Na parte final da viagem sentia-se tão cansado que optou por caminhar pela estrada para ter auxílio no caso de desmaiar.
Até que no dia 29 de outubro, 51 dias depois de ter iniciado a viagem, chegou à fronteira da Arábia Saudita com o Qatar. Do lado de lá, em Abu Samra, tinha dezenas de pessoas à espera dele, com comida e ramos de flores.
Caminhou mais quatro dias e finalmente chegou a Doha. 1600 quilómetros e 55 dias depois de sair de Jeddah.
Nos últimos dois meses, as partilhas no Snapchat tinham-lhe dado projeção. Da France Press à Al-Jazira, toda a gente queria fazer reportagens com ele.
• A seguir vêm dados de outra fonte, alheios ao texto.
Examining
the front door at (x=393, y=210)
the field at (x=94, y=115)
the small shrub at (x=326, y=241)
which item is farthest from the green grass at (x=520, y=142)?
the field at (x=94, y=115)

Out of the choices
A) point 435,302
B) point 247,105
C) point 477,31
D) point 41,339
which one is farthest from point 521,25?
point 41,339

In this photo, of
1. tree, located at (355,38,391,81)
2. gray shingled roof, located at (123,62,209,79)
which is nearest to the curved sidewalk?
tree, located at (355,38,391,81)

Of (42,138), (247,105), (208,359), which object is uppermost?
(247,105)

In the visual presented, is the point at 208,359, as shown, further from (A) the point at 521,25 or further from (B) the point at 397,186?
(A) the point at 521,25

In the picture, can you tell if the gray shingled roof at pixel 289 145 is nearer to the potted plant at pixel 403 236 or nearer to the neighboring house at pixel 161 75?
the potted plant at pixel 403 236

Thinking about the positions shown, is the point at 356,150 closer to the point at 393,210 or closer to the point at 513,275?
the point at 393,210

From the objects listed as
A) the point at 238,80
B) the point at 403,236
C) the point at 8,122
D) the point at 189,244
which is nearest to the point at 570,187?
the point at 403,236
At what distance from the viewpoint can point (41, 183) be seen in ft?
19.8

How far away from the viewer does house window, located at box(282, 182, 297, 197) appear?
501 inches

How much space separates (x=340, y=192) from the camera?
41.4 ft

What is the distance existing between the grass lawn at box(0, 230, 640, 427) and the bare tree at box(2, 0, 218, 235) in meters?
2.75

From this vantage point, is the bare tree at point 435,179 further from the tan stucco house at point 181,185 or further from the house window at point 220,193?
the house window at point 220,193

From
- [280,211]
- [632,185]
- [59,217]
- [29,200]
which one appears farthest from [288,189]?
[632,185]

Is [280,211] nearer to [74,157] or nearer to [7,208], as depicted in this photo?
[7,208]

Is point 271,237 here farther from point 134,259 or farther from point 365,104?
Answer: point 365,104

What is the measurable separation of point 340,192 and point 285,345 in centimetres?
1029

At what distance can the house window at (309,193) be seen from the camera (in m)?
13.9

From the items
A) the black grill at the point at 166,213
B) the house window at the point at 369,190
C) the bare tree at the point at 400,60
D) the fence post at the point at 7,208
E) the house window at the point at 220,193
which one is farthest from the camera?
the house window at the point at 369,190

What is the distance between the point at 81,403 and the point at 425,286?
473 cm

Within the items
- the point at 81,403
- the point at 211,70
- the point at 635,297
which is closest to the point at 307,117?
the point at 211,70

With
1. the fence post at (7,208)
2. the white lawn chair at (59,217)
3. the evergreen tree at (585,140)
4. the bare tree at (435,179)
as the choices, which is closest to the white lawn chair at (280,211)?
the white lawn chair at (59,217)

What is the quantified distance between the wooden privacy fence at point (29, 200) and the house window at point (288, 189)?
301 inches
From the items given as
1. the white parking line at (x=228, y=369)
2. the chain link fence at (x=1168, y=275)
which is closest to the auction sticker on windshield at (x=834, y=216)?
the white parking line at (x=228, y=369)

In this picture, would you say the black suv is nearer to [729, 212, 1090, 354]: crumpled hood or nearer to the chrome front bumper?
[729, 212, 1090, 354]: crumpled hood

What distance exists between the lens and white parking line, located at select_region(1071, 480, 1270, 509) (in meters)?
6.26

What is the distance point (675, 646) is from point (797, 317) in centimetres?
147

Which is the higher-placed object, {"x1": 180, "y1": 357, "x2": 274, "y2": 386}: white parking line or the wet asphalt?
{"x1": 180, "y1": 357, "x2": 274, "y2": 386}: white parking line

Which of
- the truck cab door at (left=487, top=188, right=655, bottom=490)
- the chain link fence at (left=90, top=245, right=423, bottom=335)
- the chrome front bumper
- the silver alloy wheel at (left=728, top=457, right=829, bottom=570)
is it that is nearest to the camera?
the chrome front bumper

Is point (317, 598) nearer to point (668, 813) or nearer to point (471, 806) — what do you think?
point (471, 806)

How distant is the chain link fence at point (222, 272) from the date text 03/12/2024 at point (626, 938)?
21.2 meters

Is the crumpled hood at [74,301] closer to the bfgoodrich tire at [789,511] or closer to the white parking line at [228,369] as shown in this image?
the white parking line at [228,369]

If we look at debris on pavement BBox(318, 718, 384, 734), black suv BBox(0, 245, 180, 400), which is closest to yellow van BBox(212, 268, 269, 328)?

Por isso foi recebido com pompa e circunstância no Qatar.
Viveu a festa por dentro, participou em programas de televisão, conheceu pessoas importantes, tornou-se um viajante mediático.
Tanto assim que quando o Mundial acabou começou a viajar pelo Qatar, para promover o país junto do meio milhão de seguidores que tem no Instagram. É isso que está a fazer nesta altura, aliás.
O sonho da mãe de o ver casar e ter filhos vai ter claramente de esperar.